**YANG DIHARAPKAN**: Silakan lanjutkan teks tentang kenaikan PPN menjadi 12%, dimulai setelah kalimat terakhir yang ditampilkan.

**TEKS HALAMAN**:
_ _ _
Dengan ekonomi yang masih dalam fase pemulihan pasca-pandemi dan tekanan eksternal seperti konflik geopolitik, kenaikan PPN dinilai dapat memperburuk daya beli masyarakat yang sudah melemah.
“Banyak pakar sudah bilang bahwa Indonesia kalau nantinya diharapkan tumbuh di atas 8%, perlu banyak sekali stimulus-stimulus. PPN ini datangnya tidak tepat sebenarnya. Waktu atau timingnya saja tidak tepat, bukan tidak boleh,” ucap dia.
Foto: Warga melihat beras kemasan kualitas premium yang dijual pada salah satu gerai Hypermart di Jakarta, Senin (12/4/2024). (CNBC Indonesia/Faisal Rahman)
Warga melihat beras kemasan kualitas premium yang dijual pada salah satu gerai Hypermart di Jakarta, Senin (12/4/2024). (CNBC Indonesia/Faisal Rahman)
Menurutnya, pemerintah sah-sah saja menaikkan PPN, namun perlu dicari waktu yang tepat, bukan saat ini, di kala kondisi ekonomi sedang tidak baik-baik saja. Untuk itu, dia menyarankan agar pemerintah mengkaji ulang kebijakan kenaikan PPN menjadi 12% di awal tahun 2025 mendatang.
“Mungkin PPN ini boleh saja dinaikkan pemerintah, tapi saatnya apakah sekarang, atau nanti, atau mungkin ditunda. Itulah mungkin yang kita harus pikirkan, dikaji oleh sisi pemerintah lebih dalam,” kata Mengky.
Dia mengatakan, sektor FMCG yang mengandalkan margin tipis (single digit), sangat sensitif terhadap kenaikan PPN. Katanya, 1% saja kenaikan PPN tersebut, dampaknya kepada material, sehingga margin akan turun, sementara tidak mungkin semua beban dibebankan ke konsumen karena daya beli mereka juga sangat sensitif.
_ _ _
**BARIS YANG DIBERIKAN**:
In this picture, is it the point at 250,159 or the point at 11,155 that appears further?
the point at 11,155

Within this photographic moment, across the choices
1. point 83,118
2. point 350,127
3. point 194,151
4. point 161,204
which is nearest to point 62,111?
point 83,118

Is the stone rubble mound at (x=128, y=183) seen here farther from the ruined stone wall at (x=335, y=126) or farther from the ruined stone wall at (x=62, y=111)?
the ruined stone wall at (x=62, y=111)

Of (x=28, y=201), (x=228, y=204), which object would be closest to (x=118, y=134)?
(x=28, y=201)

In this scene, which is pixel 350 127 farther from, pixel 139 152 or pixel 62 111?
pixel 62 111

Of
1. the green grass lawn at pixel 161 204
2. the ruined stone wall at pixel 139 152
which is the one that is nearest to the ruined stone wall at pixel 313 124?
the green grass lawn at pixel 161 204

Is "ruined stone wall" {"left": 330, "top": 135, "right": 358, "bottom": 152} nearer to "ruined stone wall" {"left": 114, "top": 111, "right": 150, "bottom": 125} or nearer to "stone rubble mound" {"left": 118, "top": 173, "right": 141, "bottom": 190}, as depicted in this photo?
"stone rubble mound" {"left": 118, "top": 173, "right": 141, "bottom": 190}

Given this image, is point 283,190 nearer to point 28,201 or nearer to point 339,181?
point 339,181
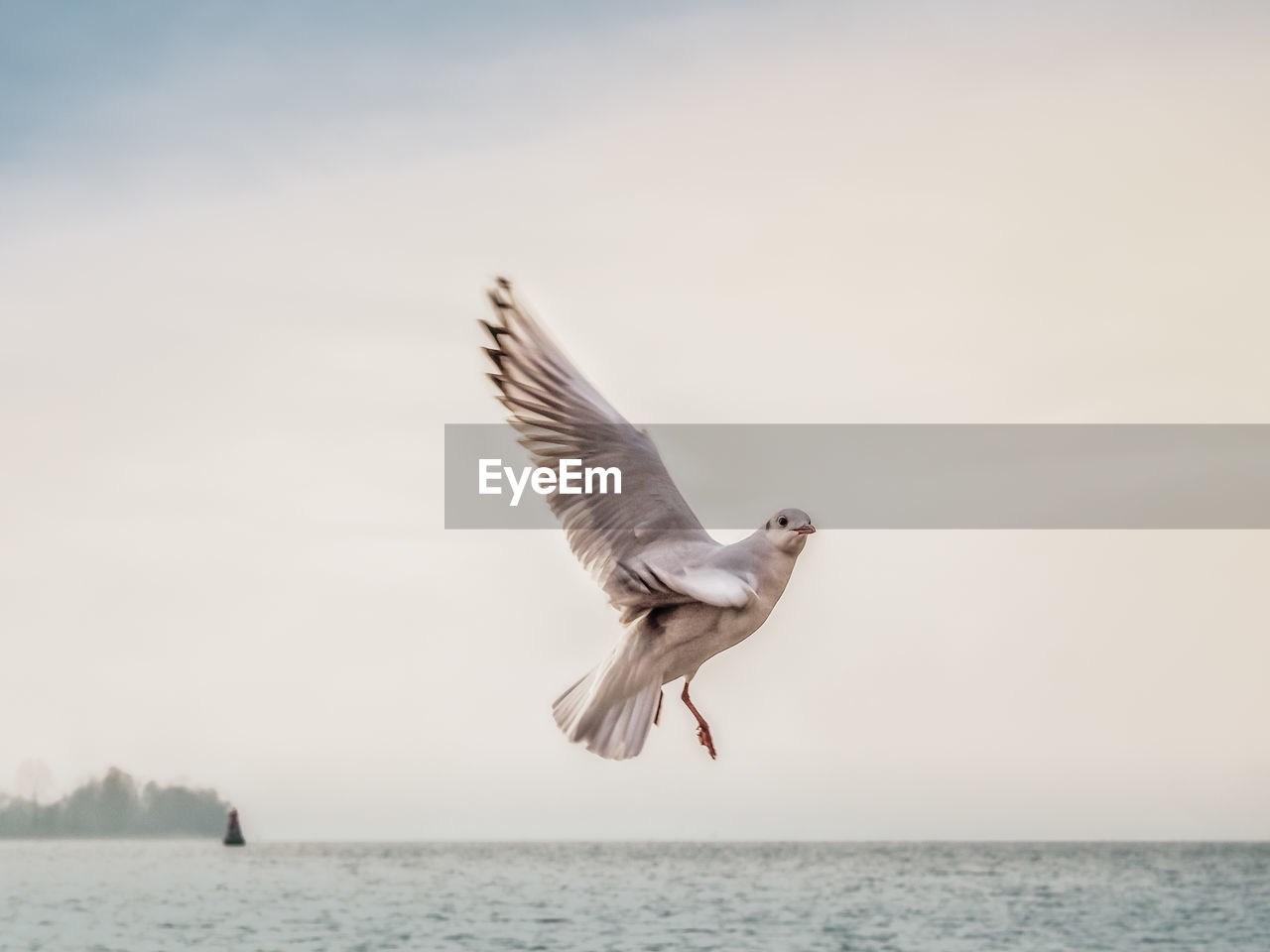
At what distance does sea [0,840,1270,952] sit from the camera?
39.1m

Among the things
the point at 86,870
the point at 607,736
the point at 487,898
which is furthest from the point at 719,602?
the point at 86,870

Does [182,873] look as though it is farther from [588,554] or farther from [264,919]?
[588,554]

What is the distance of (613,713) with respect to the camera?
3250 mm

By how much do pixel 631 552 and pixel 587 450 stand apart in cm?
36

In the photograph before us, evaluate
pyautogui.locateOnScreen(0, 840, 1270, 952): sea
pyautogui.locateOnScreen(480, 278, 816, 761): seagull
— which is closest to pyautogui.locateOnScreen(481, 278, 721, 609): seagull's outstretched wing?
pyautogui.locateOnScreen(480, 278, 816, 761): seagull

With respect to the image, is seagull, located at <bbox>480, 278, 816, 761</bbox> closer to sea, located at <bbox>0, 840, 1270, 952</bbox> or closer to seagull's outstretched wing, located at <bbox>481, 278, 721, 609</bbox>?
seagull's outstretched wing, located at <bbox>481, 278, 721, 609</bbox>

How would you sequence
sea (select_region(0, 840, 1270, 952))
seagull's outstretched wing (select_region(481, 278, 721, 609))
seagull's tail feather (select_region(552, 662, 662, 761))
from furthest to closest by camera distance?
sea (select_region(0, 840, 1270, 952)), seagull's outstretched wing (select_region(481, 278, 721, 609)), seagull's tail feather (select_region(552, 662, 662, 761))

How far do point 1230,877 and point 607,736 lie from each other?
6845 cm

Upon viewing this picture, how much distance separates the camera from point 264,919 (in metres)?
45.3

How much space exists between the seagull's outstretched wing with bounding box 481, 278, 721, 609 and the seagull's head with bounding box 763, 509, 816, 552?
15.3 inches

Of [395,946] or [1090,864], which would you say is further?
[1090,864]

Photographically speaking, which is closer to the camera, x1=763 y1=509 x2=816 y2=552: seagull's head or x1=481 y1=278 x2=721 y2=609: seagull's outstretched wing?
x1=763 y1=509 x2=816 y2=552: seagull's head

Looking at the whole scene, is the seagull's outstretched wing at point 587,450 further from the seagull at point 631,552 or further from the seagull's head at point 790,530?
the seagull's head at point 790,530

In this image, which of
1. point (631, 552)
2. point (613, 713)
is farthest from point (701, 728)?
point (631, 552)
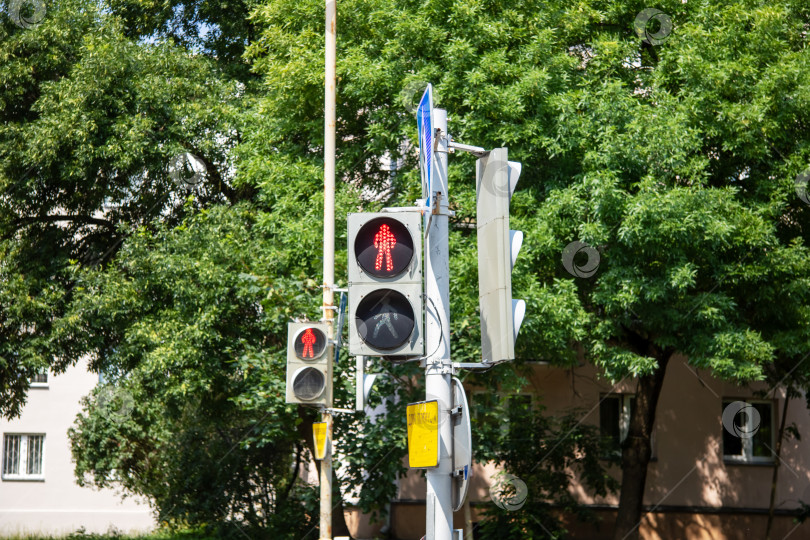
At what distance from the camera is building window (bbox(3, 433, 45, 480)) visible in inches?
1118

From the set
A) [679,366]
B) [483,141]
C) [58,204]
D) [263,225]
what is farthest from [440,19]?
[679,366]

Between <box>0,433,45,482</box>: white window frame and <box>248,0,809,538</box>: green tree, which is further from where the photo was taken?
<box>0,433,45,482</box>: white window frame

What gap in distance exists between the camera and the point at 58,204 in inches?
683

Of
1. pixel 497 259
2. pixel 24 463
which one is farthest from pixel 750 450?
pixel 24 463

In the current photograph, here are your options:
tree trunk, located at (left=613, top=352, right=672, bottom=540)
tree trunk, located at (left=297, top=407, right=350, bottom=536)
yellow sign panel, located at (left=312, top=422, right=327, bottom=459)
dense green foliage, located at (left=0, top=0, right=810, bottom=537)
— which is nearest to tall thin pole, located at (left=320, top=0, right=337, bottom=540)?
yellow sign panel, located at (left=312, top=422, right=327, bottom=459)

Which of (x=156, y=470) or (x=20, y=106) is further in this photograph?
(x=156, y=470)

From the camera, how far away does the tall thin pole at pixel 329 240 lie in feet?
35.9

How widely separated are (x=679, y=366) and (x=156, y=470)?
11.6 m

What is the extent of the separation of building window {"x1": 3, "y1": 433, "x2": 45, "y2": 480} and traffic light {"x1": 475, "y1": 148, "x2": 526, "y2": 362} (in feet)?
86.7

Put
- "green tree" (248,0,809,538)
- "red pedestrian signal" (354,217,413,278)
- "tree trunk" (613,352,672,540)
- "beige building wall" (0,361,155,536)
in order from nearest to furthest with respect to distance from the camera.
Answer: "red pedestrian signal" (354,217,413,278)
"green tree" (248,0,809,538)
"tree trunk" (613,352,672,540)
"beige building wall" (0,361,155,536)

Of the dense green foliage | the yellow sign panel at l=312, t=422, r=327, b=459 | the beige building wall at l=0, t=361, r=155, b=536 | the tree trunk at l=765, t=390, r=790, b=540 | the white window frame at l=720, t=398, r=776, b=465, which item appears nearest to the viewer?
the yellow sign panel at l=312, t=422, r=327, b=459

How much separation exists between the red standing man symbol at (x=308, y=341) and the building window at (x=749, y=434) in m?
13.6

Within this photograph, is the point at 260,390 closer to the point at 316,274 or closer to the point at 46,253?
the point at 316,274

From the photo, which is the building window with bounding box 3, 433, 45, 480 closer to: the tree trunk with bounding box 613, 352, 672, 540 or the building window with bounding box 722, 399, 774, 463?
the tree trunk with bounding box 613, 352, 672, 540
_ _ _
**HASIL LATIHAN**:
“Pertumbuhan ekonomi Indonesia didominasi dengan konsumsi rumah tangga 53%. Sedangkan FMCG itu adalah produk-produk yang dipakai keseharian dalam rumah tangga. Jadi kalau ada kenaikan sedikit saja mereka akan beralih atau mereka menunda. Pola belanja mereka yang tadinya bulanan jadi mingguan, mingguan jadi harian,” jelasnya.
Perubahan pola belanja konsumen menjadi salah satu efek yang paling terasa. Lanjut dia, konsumen cenderung mengurangi pembelian, dari yang tadinya membeli dalam jumlah besar, kini lebih memilih membeli dalam ukuran kecil atau bahkan menunda belanja. Hal itu tentunya akan berimbas pada penurunan volume transaksi, meskipun secara nilai pajak naik.
Adapun untuk menghadapi kenaikan ini, kata Mengky, pelaku usaha FMCG telah menyiapkan strategi jangka pendek, pertama, melakukan efisiensi operasional atau memangkas biaya di berbagai lini.
Strategi kedua, melakukan rebranding dan repackaging, seperti menyediakan produk dalam ukuran lebih kecil untuk menyesuaikan daya beli konsumen.
Ketiga, melakukan promosi dan bundling, dengan cara menawarkan promo seperti buy one get one free.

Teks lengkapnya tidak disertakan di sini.